▸ **DOCUMENT EXCERPT**:
* * * * * * * * *

Torin Sammeth, Editor

The election is complete and America now has a new president, a president many people thought could not win, including the many polls done before November 8. In fact, according to Politico.com, “When Election Day dawned, almost all the pollsters, analytics nerds and political insiders in the country had Hillary Clinton waltzing into the White House.” According to the Pew Research Center, Clinton’s chances of winning were predicted at anywhere from 70 to 99 percent.

So how did everyone get it so wrong? Well, as of now there is no one reason — it seems to be a combination of factors. But according to the Pew Research Center, “Across the board, polls underestimated Trump’s level of support.”

This underestimation of support may have been caused by a non-response bias. According to Pew, “This occurs when certain kinds of people systematically do not respond to surveys despite equal opportunity outreach to all parts of the electorate.” It has been found that uneducated whites are consistently harder for pollsters to reach, a group that was key to Trump’s win.

But why did this group not respond to polls if they had equal opportunity to do so? The belief is that less-educated voters are frustrated and have “anti-institutional” feelings that make them unlikely to respond to polls. According to Pew, “The result would be a strongly pro-Trump segment of the population that simply did not show up in the polls in proportion to their actual share of the population.”

Another likely reason for the incorrect polls is the so-called “shy-Trumpers.” Because it seemed “socially undesirable” to support Trump, many of the people planning to vote for him were unwilling to admit their support to pollsters, creating a distorted lead in the polls for Clinton.

But perhaps the problem with the incorrect polls is not the polls themselves but how people interpret them. Allan Lichtman, a professor of history at American University who has accurately predicted nine of the presidential elections since 1984 including this year’s, claims, “Polls are snapshots. They are not predictors.” They simply show where the candidates are at that moment, not where they will be by November 8.

In fact, according to Sean Trende, a senior elections analyst for RealClearPolitics, their polls were off by an acceptable margin of error: “We had a two-point margin for Clinton. And Trump ended up winning by a point, which is, you know, within the normal sampling error of 2016.”

But no matter the reason, the polls were off this election and many people were taken by surprise. That leaves the question: Will polling go away after the failures of this election?

The short answer is no. According to Jeanne Zaino writing in the Huffington Post, “Election polling is big business and it isn’t going anywhere anytime soon.”

However, that doesn’t mean there won’t be any ramifications after this election. In fact, according to USA Today, “Many public polls have already disappeared as news organizations ended them amid deteriorating finances.”

The most likely outcome of these errors is a distrust of polls in the future. “At some point you have to be at least reasonably close,” said Terry Jones, commentator editor at Investor’s Business Daily. “If you’re not making corrections to your polling technique to represent what’s happened, your value goes down.”

* * * * * * * * *

▸ **TASK**: In the editorial on the 2016 election polls, what range did the Pew Research Center give for Clinton's predicted chances of winning?

▸ **DATA EXCERPT**:
* * * * * * * * *

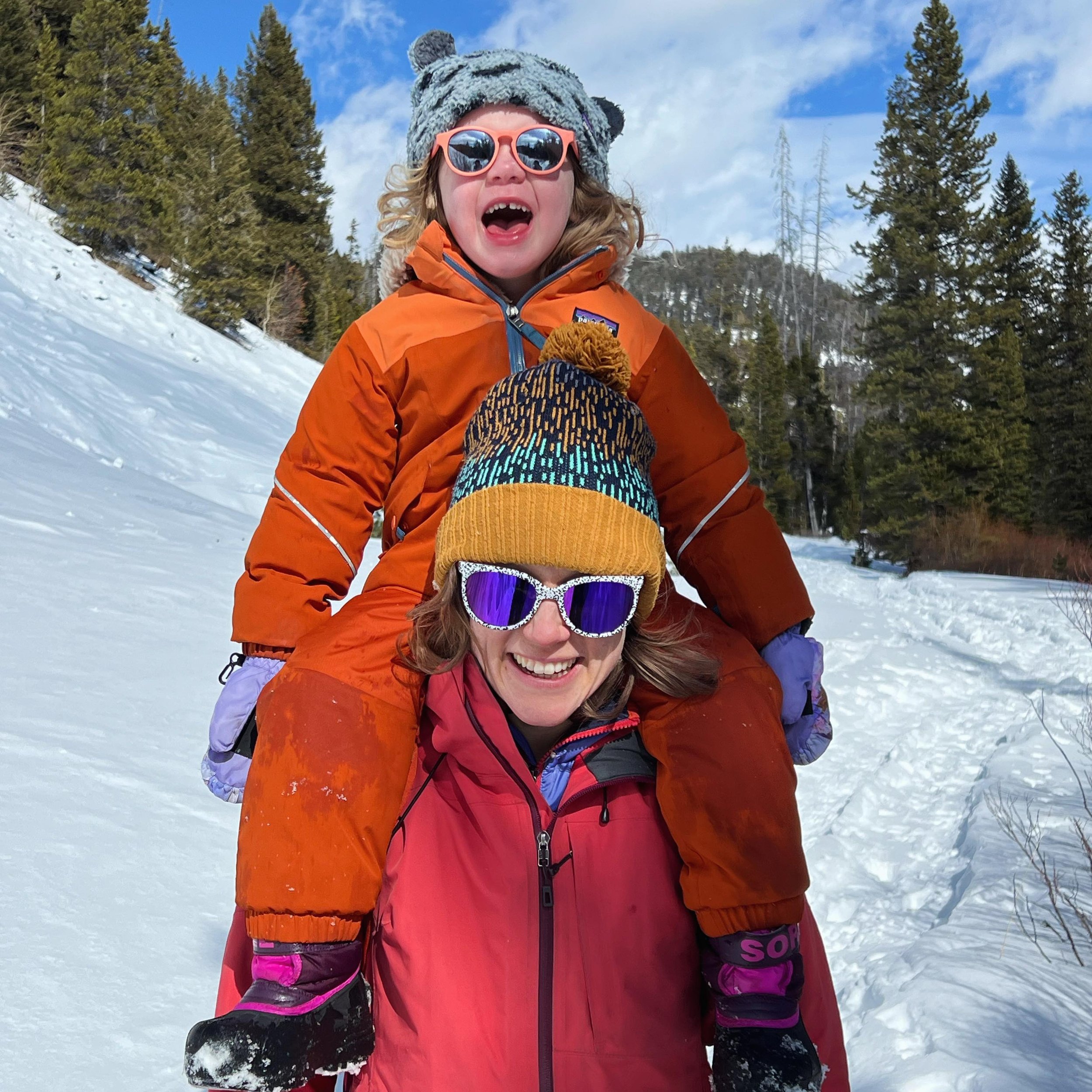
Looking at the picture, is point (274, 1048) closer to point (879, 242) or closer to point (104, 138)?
point (104, 138)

* * * * * * * * *

▸ **ANSWER IN FULL**: Anywhere from 70 to 99 percent.